---------- PÁGINA
2. Falado e escrito / formal e informal
Há uma gama de atitudes a respeito da interferência na linguagem do aluno, que vão desde o normativismo extremo até o laissez-faire radical. Ao primeiro equivale o já desgastado prescritivismo tradicional, fundado na crença em uma língua homogênea e monolítica, segundo a qual o que não é português formal culto não é português. A oposição a essa atitude se vem exercendo há pelo menos sete décadas, desde a histórica Semana de Arte Moderna de 1922.
O outro extremo (atitude laissez-faire) baseia-se no mito romântico da espontaneidade da linguagem, segundo o qual não se deveria interferir no comportamento lingüístico do estudante, nem lhe ensinando técnicas narrativas, argumentativas, poéticas etc., nem corrigindo sua linguagem. Boissinot (1994:11) critica a "ideologia neo-romântica da espontaneidade do sujeito falante, da liberação da palavra, incompatível com uma abordagem técnica e metódica da arte do discurso" ["... une idéologie néo-romantique de la spontaneité du sujet parlant, de la libération de la parole, incompatible avec une approche technique de l’art du discours"].
Os dois extremos, como sempre, estão equidistantes da verdade. O que se pretende aqui é precisamente operacionalizar o meio-termo entre eles, oferecendo ao professor critérios que lhe permitam decidir quando deve e quando não deve corrigir a linguagem de seus alunos, definindo assim o espaço que cabe à norma gramatical dentro de um ensino que leve a um uso lingüístico atual e eficiente.
Outro esclarecimento: Este trabalho NÃO é behavorista, apesar de operar com conceitos como comportamento, hábito e similares. A esse respeito, nossa visão se aproxima da de Bronckart (1999:41), segundo a qual é "a ação como tal, no conjunto de seus componentes mentais e comportamentais, que se constitui como o objeto da psicologia".
--------------------
§ **TRABALHO PEDIDO**
A - Segundo o texto, desde qual evento vem se exercendo a oposição ao prescritivismo tradicional?
B - Por favor, extraia do texto, sem nenhuma alteração, tudo desde "Os dois extremos, como" até "atual e eficiente.".
Baseie-se somente no texto.
---------- DADOS ARMAZENADOS
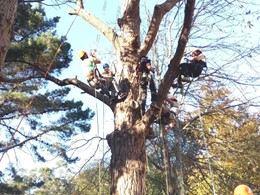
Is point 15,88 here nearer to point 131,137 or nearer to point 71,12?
point 71,12

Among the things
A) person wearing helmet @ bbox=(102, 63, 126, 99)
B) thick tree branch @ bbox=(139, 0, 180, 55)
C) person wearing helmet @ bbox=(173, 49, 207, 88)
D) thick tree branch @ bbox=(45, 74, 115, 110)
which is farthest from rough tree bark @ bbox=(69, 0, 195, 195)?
person wearing helmet @ bbox=(173, 49, 207, 88)

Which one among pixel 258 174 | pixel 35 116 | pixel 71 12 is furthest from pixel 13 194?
pixel 71 12

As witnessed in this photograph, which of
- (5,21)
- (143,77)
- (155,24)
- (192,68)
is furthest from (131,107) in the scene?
(5,21)

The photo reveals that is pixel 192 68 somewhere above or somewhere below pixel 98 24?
below

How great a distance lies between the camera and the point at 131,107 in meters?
3.97

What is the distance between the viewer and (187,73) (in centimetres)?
465

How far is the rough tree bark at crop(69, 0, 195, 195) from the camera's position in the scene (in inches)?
141

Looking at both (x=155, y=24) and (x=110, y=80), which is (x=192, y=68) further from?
(x=110, y=80)

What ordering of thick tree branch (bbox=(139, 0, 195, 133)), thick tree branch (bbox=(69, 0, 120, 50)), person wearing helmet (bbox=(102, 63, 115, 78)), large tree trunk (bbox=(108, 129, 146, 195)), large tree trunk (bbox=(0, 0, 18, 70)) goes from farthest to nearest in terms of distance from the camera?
person wearing helmet (bbox=(102, 63, 115, 78)), thick tree branch (bbox=(69, 0, 120, 50)), thick tree branch (bbox=(139, 0, 195, 133)), large tree trunk (bbox=(108, 129, 146, 195)), large tree trunk (bbox=(0, 0, 18, 70))

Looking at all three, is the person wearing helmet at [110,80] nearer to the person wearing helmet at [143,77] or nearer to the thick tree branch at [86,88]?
the thick tree branch at [86,88]

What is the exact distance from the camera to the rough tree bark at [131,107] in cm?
359

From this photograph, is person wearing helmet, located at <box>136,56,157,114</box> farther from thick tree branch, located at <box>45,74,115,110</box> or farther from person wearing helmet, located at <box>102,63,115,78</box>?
person wearing helmet, located at <box>102,63,115,78</box>

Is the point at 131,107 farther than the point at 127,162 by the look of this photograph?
Yes

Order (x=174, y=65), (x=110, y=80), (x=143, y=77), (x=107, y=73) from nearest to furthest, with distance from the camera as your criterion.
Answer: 1. (x=174, y=65)
2. (x=143, y=77)
3. (x=110, y=80)
4. (x=107, y=73)
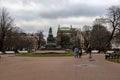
--------------------
§ **EM RESPOSTA**
A - Desde a Semana de Arte Moderna de 1922.

B -
Os dois extremos, como sempre, estão equidistantes da verdade. O que se pretende aqui é precisamente operacionalizar o meio-termo entre eles, oferecendo ao professor critérios que lhe permitam decidir quando deve e quando não deve corrigir a linguagem de seus alunos, definindo assim o espaço que cabe à norma gramatical dentro de um ensino que leve a um uso lingüístico atual e eficiente.